Copy out the whole listing exactly as written, leaving the pictures behind.

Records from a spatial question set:
——————————

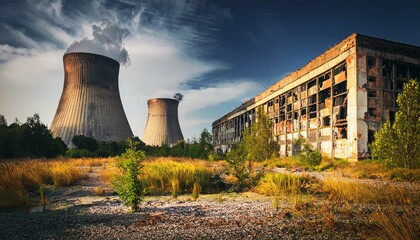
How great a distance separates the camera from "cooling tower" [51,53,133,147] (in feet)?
66.7

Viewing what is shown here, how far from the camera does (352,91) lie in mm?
14242

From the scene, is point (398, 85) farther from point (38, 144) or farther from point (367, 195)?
point (38, 144)

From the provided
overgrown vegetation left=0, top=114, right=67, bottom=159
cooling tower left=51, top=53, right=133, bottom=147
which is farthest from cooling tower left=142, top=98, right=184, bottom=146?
overgrown vegetation left=0, top=114, right=67, bottom=159

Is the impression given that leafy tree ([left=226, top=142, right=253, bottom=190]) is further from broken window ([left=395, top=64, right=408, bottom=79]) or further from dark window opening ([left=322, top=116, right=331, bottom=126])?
broken window ([left=395, top=64, right=408, bottom=79])

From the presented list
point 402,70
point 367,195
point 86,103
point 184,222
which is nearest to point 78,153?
point 86,103

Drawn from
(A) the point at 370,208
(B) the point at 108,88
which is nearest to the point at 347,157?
(A) the point at 370,208

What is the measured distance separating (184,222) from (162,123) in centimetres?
2751

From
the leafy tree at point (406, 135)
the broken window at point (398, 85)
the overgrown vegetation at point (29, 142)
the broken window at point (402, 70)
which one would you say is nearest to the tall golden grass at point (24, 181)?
the leafy tree at point (406, 135)

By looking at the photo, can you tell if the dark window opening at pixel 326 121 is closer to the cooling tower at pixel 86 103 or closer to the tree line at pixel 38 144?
the tree line at pixel 38 144

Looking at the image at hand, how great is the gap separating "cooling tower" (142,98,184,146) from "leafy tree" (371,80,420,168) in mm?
23452

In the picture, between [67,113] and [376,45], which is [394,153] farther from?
[67,113]

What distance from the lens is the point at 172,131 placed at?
100 ft

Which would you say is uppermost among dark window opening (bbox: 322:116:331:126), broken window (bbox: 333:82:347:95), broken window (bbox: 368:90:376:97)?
broken window (bbox: 333:82:347:95)

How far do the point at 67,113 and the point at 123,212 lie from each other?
19.3 m
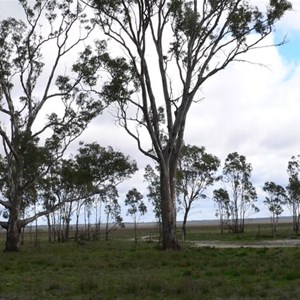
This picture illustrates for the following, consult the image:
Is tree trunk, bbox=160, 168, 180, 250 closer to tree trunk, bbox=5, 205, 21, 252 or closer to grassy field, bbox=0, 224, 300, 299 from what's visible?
grassy field, bbox=0, 224, 300, 299

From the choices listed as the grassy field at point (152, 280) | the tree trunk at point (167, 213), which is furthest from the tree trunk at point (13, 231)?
the grassy field at point (152, 280)

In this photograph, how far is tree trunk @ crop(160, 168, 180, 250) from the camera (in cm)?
2503

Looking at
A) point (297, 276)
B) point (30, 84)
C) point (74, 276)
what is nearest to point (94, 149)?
point (30, 84)

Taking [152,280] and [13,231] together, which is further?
[13,231]

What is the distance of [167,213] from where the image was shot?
25.1 meters

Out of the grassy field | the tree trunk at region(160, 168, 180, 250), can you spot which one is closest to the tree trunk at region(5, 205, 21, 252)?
the tree trunk at region(160, 168, 180, 250)

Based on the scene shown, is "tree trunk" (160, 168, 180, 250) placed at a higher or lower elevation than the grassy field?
higher

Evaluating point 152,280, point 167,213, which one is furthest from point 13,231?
point 152,280

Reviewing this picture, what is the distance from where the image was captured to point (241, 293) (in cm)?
1088

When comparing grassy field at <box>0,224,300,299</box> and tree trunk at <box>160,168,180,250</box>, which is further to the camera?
tree trunk at <box>160,168,180,250</box>

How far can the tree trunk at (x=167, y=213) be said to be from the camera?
985 inches

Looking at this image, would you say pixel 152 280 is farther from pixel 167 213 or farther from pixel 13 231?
pixel 13 231

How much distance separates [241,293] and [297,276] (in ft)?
10.0

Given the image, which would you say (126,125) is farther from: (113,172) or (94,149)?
(94,149)
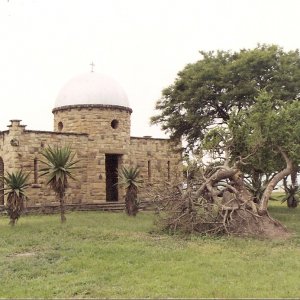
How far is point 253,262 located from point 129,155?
17765 mm

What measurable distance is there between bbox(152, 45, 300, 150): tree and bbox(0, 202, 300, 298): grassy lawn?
10055 mm

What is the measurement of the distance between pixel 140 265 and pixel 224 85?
15.8 metres

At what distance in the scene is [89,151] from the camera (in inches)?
1074

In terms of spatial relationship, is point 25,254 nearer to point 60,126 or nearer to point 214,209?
point 214,209

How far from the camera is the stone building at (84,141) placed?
82.3ft

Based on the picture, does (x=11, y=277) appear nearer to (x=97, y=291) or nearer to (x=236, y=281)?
(x=97, y=291)

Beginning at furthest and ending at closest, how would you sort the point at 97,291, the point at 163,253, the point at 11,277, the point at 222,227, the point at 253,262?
the point at 222,227
the point at 163,253
the point at 253,262
the point at 11,277
the point at 97,291

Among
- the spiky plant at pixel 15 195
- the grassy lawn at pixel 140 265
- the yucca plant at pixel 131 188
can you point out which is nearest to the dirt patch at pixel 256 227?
the grassy lawn at pixel 140 265

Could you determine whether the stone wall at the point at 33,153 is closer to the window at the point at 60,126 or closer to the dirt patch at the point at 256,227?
the window at the point at 60,126

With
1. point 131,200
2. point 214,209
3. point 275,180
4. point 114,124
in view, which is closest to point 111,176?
point 114,124

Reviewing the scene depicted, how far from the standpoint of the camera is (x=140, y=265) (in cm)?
1132

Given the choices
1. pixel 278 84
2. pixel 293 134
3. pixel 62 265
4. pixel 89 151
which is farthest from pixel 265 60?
pixel 62 265

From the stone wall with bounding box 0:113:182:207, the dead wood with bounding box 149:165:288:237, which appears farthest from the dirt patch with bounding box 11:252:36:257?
the stone wall with bounding box 0:113:182:207

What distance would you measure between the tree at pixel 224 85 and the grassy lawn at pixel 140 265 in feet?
33.0
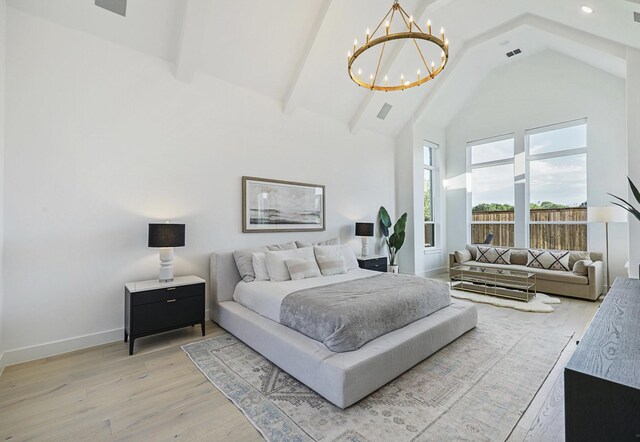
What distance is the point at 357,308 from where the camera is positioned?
7.91ft

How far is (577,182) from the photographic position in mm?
5461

——————————

• RESPONSE FOR THIS EXERCISE
How great a distance separates the camera from "cooling tower" [51,53,133,147] (in feet)?
66.7

Viewing what is shown here, how far from the camera does (352,91) lie in mm?
14242

From the scene, is point (398, 85) farther from point (38, 144) or farther from point (367, 195)?
point (38, 144)

From the provided
overgrown vegetation left=0, top=114, right=67, bottom=159
cooling tower left=51, top=53, right=133, bottom=147
which is farthest from cooling tower left=142, top=98, right=184, bottom=146?
overgrown vegetation left=0, top=114, right=67, bottom=159

Is the impression given that leafy tree ([left=226, top=142, right=253, bottom=190]) is further from broken window ([left=395, top=64, right=408, bottom=79]) or further from dark window opening ([left=322, top=116, right=331, bottom=126])?
broken window ([left=395, top=64, right=408, bottom=79])

From the presented list
point 402,70
point 367,195
point 86,103
point 184,222
which is nearest to point 78,153?
point 86,103

Drawn from
(A) the point at 370,208
(B) the point at 108,88
which is nearest to the point at 347,157?
(A) the point at 370,208

What is the measured distance separating (184,222) from (162,123) in centimetres?
2751

From
the leafy tree at point (406, 135)
the broken window at point (398, 85)
the overgrown vegetation at point (29, 142)
the broken window at point (402, 70)
which one would you say is nearest to the tall golden grass at point (24, 181)?
the leafy tree at point (406, 135)

By looking at the photo, can you tell if the dark window opening at pixel 326 121 is closer to the cooling tower at pixel 86 103 or closer to the tree line at pixel 38 144?
the tree line at pixel 38 144

Looking at the image at hand, how great is the gap separating "cooling tower" (142,98,184,146) from "leafy tree" (371,80,420,168) in mm?
23452

In the picture, between [67,113] and [376,45], which is [394,153] farther from?
[67,113]

What distance from the lens is the point at 172,131 placed at?
100 ft

Which would you say is uppermost among dark window opening (bbox: 322:116:331:126), broken window (bbox: 333:82:347:95), broken window (bbox: 368:90:376:97)?
broken window (bbox: 333:82:347:95)

How far do the point at 67,113 and the point at 123,212 lie from each other?
19.3 m
This picture illustrates for the following, consult the image:
Is tree trunk, bbox=160, 168, 180, 250 closer to tree trunk, bbox=5, 205, 21, 252 or closer to grassy field, bbox=0, 224, 300, 299 from what's visible?
grassy field, bbox=0, 224, 300, 299

From the choices listed as the grassy field at point (152, 280) | the tree trunk at point (167, 213), which is furthest from the tree trunk at point (13, 231)?
the grassy field at point (152, 280)

In this photograph, how far is tree trunk @ crop(160, 168, 180, 250) from the camera (in cm)?
2503

Looking at
A) point (297, 276)
B) point (30, 84)
C) point (74, 276)
what is nearest to point (94, 149)?
point (30, 84)

Taking [152,280] and [13,231] together, which is further?
[13,231]

What is the distance of [167,213] from where the image was shot?
25.1 meters

Out of the grassy field | the tree trunk at region(160, 168, 180, 250), can you spot which one is closest to the tree trunk at region(5, 205, 21, 252)?
the tree trunk at region(160, 168, 180, 250)

Based on the scene shown, is "tree trunk" (160, 168, 180, 250) placed at a higher or lower elevation than the grassy field?
higher

Evaluating point 152,280, point 167,213, which one is furthest from point 13,231?
point 152,280

Reviewing this picture, what is the distance from where the image was captured to point (241, 293) (in cm)?
1088

When comparing grassy field at <box>0,224,300,299</box> and tree trunk at <box>160,168,180,250</box>, which is further to the camera?
tree trunk at <box>160,168,180,250</box>

How far can the tree trunk at (x=167, y=213) be said to be from the camera?
985 inches

Looking at this image, would you say pixel 152 280 is farther from pixel 167 213 or farther from pixel 13 231?
pixel 13 231

How much distance separates [241,293] and [297,276] (in ft)?
10.0

Given the image, which would you say (126,125) is farther from: (113,172) or (94,149)?
(94,149)
How far is point 253,262 located from point 129,155?
17765 mm

What measurable distance is there between bbox(152, 45, 300, 150): tree and bbox(0, 202, 300, 298): grassy lawn?
10055 mm

What is the measurement of the distance between pixel 140 265 and pixel 224 85?
15.8 metres

At what distance in the scene is [89,151] from the camera (in inches)?
1074

In terms of spatial relationship, is point 25,254 nearer to point 60,126 or nearer to point 214,209?
point 214,209

How far from the camera is the stone building at (84,141) placed?
82.3ft

Based on the picture, does (x=11, y=277) appear nearer to (x=97, y=291) or nearer to (x=236, y=281)?
(x=97, y=291)

Beginning at furthest and ending at closest, how would you sort the point at 97,291, the point at 163,253, the point at 11,277, the point at 222,227, the point at 253,262?
the point at 222,227
the point at 163,253
the point at 253,262
the point at 11,277
the point at 97,291

Among
- the spiky plant at pixel 15 195
- the grassy lawn at pixel 140 265
- the yucca plant at pixel 131 188
can you point out which is nearest to the dirt patch at pixel 256 227?
the grassy lawn at pixel 140 265

Could you determine whether the stone wall at the point at 33,153 is closer to the window at the point at 60,126 or closer to the dirt patch at the point at 256,227?
the window at the point at 60,126

With
1. point 131,200
2. point 214,209
3. point 275,180
4. point 114,124
in view, which is closest to point 111,176?
point 114,124

Reviewing the scene depicted, how far from the standpoint of the camera is (x=140, y=265) (in cm)?
1132

Given the choices
1. pixel 278 84
2. pixel 293 134
3. pixel 62 265
4. pixel 89 151
which is farthest from pixel 265 60?
pixel 62 265

From the stone wall with bounding box 0:113:182:207, the dead wood with bounding box 149:165:288:237, which appears farthest from the dirt patch with bounding box 11:252:36:257?
the stone wall with bounding box 0:113:182:207

What distance would you measure between the tree at pixel 224 85 and the grassy lawn at pixel 140 265 in feet?
33.0
What distance is the point at 357,308 from where the camera is positioned?
7.91ft

How far is (577,182) from the photographic position in mm?
5461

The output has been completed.